Exercise requirements: Gather every line of the material below that contains the string "Viktimizace", matching its capitalization.

Stored data:
----------------------------------------

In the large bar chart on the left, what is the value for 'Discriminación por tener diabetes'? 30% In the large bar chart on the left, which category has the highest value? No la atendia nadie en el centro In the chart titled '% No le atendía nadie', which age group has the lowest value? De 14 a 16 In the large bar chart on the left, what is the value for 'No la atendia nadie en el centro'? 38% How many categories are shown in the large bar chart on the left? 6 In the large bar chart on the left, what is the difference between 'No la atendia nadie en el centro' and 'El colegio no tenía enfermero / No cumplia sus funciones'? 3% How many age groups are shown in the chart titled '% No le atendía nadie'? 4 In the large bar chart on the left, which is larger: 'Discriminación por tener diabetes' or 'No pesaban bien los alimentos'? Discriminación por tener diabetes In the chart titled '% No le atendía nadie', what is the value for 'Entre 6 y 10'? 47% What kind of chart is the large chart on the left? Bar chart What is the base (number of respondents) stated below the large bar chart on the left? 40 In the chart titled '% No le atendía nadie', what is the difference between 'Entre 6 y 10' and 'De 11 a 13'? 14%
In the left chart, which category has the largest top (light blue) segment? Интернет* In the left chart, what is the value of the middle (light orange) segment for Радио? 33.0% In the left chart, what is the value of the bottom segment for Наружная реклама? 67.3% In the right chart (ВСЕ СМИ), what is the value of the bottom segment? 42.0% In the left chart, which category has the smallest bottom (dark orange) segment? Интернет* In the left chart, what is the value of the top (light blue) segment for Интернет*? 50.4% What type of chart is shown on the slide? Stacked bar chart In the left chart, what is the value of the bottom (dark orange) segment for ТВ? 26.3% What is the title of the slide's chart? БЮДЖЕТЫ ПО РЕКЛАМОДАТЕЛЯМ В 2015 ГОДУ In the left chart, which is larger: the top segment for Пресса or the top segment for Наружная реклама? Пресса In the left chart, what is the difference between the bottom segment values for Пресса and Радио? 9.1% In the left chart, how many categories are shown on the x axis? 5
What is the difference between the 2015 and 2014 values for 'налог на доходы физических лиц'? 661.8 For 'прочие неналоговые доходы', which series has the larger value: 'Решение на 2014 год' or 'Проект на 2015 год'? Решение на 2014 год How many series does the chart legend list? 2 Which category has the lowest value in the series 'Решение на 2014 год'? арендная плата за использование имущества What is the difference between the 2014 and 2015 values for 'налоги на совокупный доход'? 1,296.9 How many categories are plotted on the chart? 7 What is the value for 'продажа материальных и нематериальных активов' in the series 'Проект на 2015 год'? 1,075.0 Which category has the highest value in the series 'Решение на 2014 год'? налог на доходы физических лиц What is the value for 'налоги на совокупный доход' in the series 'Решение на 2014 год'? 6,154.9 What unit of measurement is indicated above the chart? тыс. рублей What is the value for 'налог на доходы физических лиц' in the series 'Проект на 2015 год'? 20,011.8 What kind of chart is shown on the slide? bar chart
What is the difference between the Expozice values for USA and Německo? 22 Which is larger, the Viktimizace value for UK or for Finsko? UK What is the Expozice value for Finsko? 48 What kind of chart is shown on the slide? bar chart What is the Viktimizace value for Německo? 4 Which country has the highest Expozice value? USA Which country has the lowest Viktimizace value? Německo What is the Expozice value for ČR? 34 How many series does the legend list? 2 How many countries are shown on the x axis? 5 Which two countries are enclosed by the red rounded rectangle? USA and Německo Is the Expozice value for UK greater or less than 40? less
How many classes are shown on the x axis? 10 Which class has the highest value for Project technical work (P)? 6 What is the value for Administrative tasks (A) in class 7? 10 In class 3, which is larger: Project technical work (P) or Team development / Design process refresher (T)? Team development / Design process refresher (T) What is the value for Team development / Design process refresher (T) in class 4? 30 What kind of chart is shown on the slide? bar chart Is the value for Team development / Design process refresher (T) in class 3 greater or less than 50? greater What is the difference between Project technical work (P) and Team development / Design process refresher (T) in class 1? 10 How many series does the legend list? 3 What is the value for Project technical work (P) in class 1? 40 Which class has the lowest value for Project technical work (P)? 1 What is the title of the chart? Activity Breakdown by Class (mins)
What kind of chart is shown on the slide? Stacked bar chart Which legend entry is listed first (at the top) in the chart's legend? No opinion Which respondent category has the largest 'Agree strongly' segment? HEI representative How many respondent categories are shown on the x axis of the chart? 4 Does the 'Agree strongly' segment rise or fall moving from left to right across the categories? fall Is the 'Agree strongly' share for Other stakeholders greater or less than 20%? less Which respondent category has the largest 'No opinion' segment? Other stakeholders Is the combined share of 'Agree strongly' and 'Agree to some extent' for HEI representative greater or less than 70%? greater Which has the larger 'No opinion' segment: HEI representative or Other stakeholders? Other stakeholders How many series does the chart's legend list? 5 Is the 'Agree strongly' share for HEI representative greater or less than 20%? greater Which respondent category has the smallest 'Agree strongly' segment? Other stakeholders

----------------------------------------

Written answer:
What is the difference between the Expozice values for USA and Německo? 22 Which is larger, the Viktimizace value for UK or for Finsko? UK What is the Expozice value for Finsko? 48 What kind of chart is shown on the slide? bar chart What is the Viktimizace value for Německo? 4 Which country has the highest Expozice value? USA Which country has the lowest Viktimizace value? Německo What is the Expozice value for ČR? 34 How many series does the legend list? 2 How many countries are shown on the x axis? 5 Which two countries are enclosed by the red rounded rectangle? USA and Německo Is the Expozice value for UK greater or less than 40? less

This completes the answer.